Dobrze jest tez uzyc kolczykow "baby" gdyz sa krótsze.

Offline linek

  • mgr, kosmetolog
  • Moderator(ka)
  • Ilość postów mnie przerosła...
  • *****
  • Wiadomości: 8116
  • to co pozostało
kolczyki u niemowlaka?
« Odpowiedź #3 dnia: 2006-11-05, 19:46:54 »
pamietam ze jak mialam z 10 lat bardzo zalowalam ze mama nie przekula mi uszu kiedy bylam mniejsza, bo strasznie sie tego balam i poszlam dopiero jak juz sie stawalam wieksza i odwazniejsza, ale rok oki 1,5, ale nie 3 miesiace, ale prawda jest tez ze to sprawa kosmetyczki
Naszą wielką słabościa jest to,że sie poddajemy. Najpewniejszą drogą do sukcesu jest wciąż próbować, jeszcze ten jeden raz:)))

Offline Ulla

  • Moderator(ka)
  • Forum to mój dom, a może odwrotnie ;)
  • *****
  • Wiadomości: 1702
kolczyki u niemowlaka?
« Odpowiedź #4 dnia: 2006-11-05, 21:49:45 »
Do gabinetu gdzie pracowałam często przychodziły mamy z maluszkami ale szefowa wyznaczyła sobie taka granicę wieku - powyżej pół roczku, młodzych maluchów nie kolczykowałyśmy.Dzieciaczki nawet nie płakały za mocno - także myśle, że nie jest to dla nich wielki ból.
„Spür die Melodie der Community“

Offline DaJusia

  • To zaczyna być obsesją
  • ****
  • Wiadomości: 801
kolczyki u niemowlaka?
« Odpowiedź #5 dnia: 2006-11-05, 22:02:25 »
Ja odmawiam przekłucia takim maluchom - generalnie to uważam,że powinno dac sie dziecku wybór czy chce mieć dziurę w uchu, czy nie...
pozdrawiam, Daria
SPA Hotel DIAMENT Ustroń

Offline madzuuusia

  • Miłe początki na naszym forum...
  • **
  • Wiadomości: 117
kolczyki u niemowlaka?
« Odpowiedź #6 dnia: 2006-11-05, 22:19:07 »
Cytat: "DaJusia"
Ja odmawiam przekłucia takim maluchom - generalnie to uważam,że powinno dac sie dziecku wybór czy chce mieć dziurę w uchu, czy nie...

Popieram Cie DaJusia

Offline Ulla

  • Moderator(ka)
  • Forum to mój dom, a może odwrotnie ;)
  • *****
  • Wiadomości: 1702
kolczyki u niemowlaka?
« Odpowiedź #7 dnia: 2006-11-05, 22:26:23 »
ja równierz to popieram ale bywają bardzo uparte matki i potrafia nawet zrobić awanture  - jak my nie przekłujemy uszu to na pewno zrobi to inna kosmetyczka.....
„Spür die Melodie der Community“

Offline Ania

  • Administrator(ka)
  • Ilość postów mnie przerosła...
  • *****
  • Wiadomości: 6000
kolczyki u niemowlaka?
« Odpowiedź #8 dnia: 2006-11-06, 00:08:43 »
ja uważam i tak stosuję w praktyce, że przebijam uszy tylko dzieciom do 1 roku życia lub dopiero po około 4 lat...

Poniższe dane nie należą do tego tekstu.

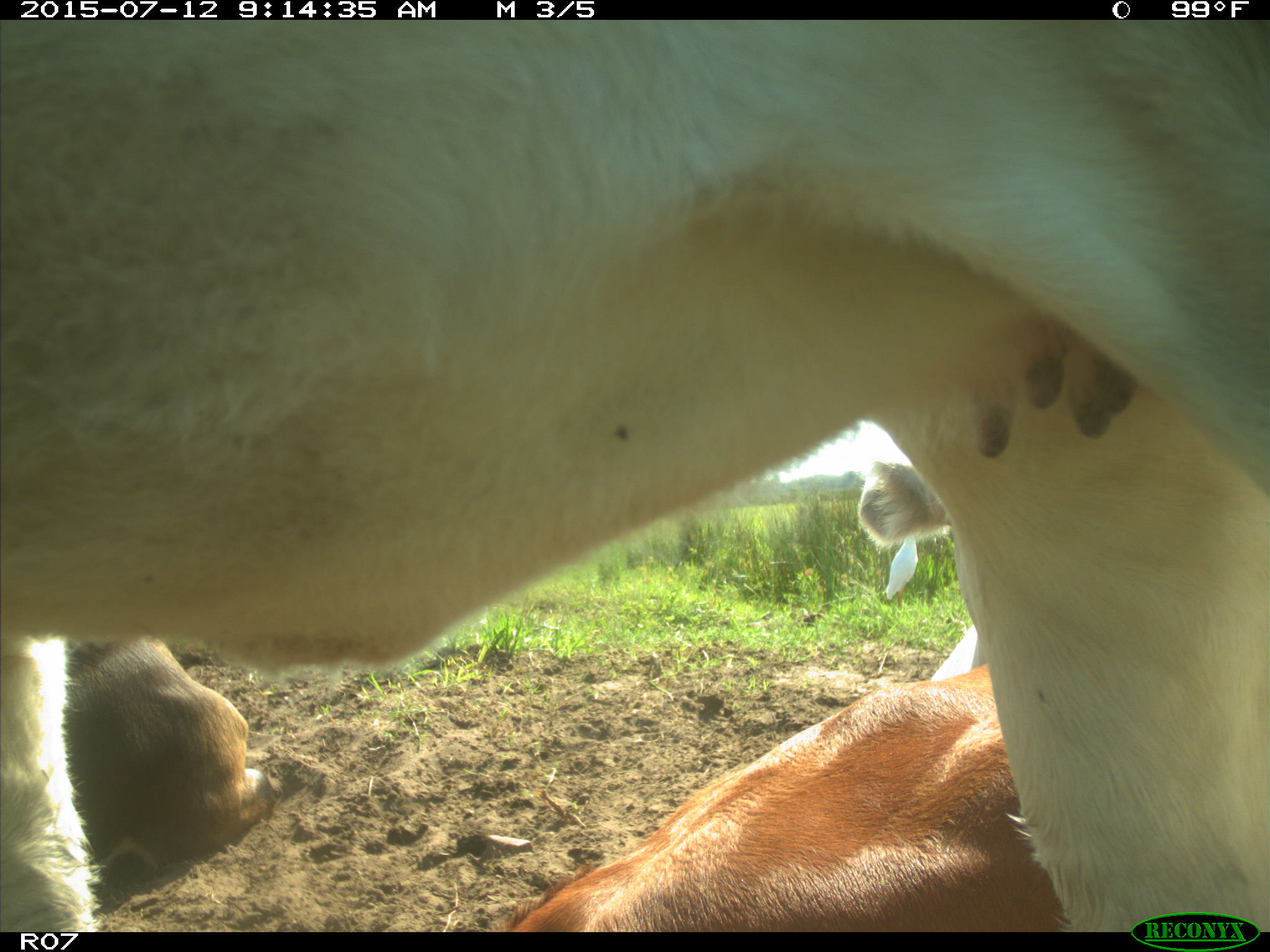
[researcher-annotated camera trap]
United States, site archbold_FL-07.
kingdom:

do 1 roku bo dziecko nie jest świadome co się dzieje i da się to zrobić bez płaczu, pisku, wyrywania sie i drapania szczególnie po pierwszym uszku gdy usiłujesz zabrać się za drugie...

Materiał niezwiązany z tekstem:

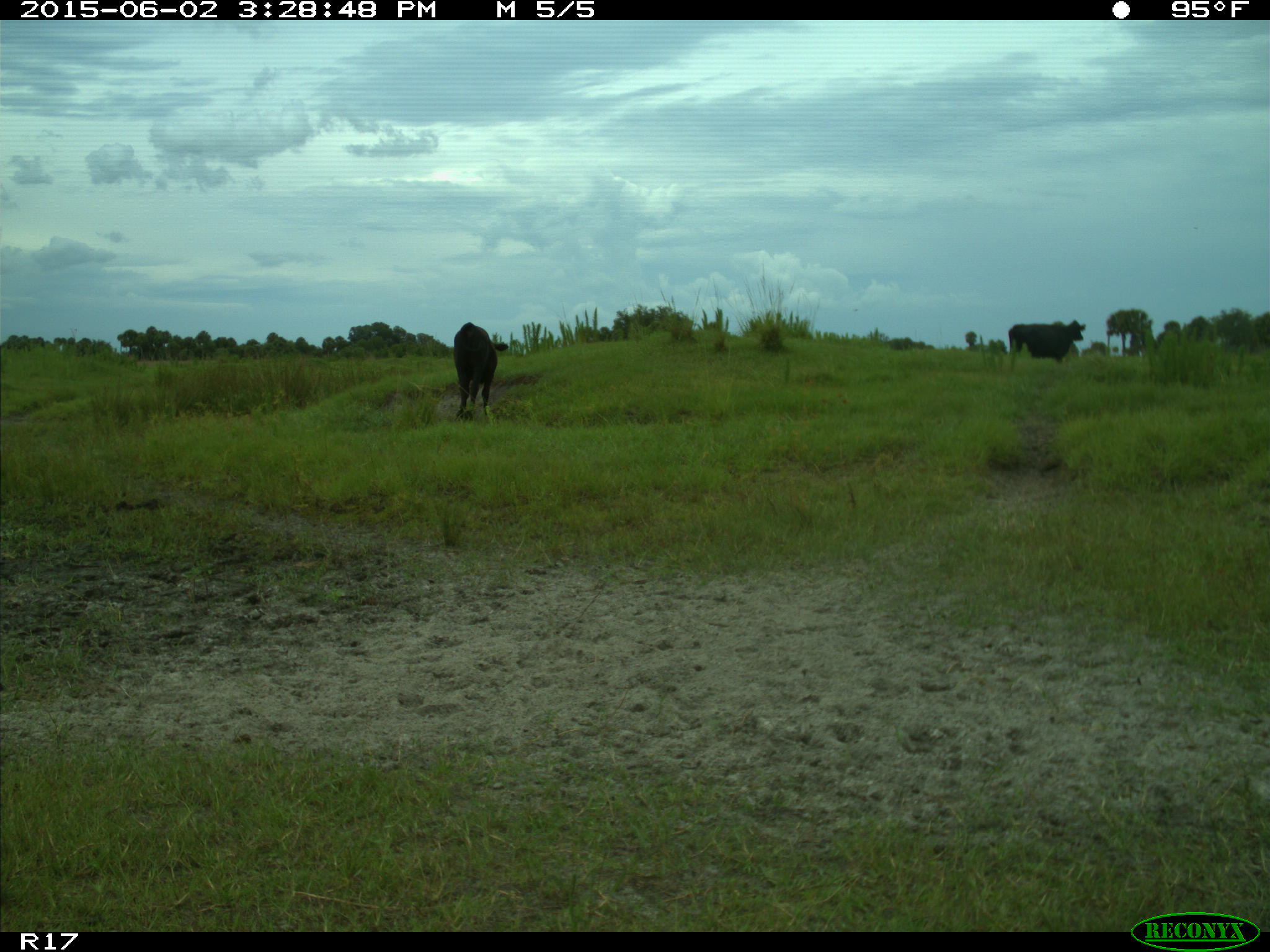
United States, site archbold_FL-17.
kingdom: Animalia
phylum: Chordata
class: Mammalia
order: Artiodactyla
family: Bovidae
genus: Bos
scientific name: Bos taurus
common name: domestic cow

a po 4 roku życia tylko wtedy kiedy dziecko samo stwierdza że chce miec przebite uszka a nie jest na silę przyprowadzane przez matkę...

nie potępiam mam które przynoszą 3 miesięczne dzieci, bo chcą dziecku zaoszczędzić nerwów kiedy bedzie świadome co to ból...

ale musicie przyznać że ślicznie wygląda taka 2 latka z kolczykami  :wink:

tylko nie wyobrażam sobie przebijać jej uszu w tym wieku...

wierzcie mi że miałam wiele dzieci na przebicie uszu i ta metoda się sprawdziła... z niektórymi na początku siedziało się nawet 2 godziny zanim matka zdążyła je przekonać lodami, zabawkami lub innymi bajerami na drugie uszko...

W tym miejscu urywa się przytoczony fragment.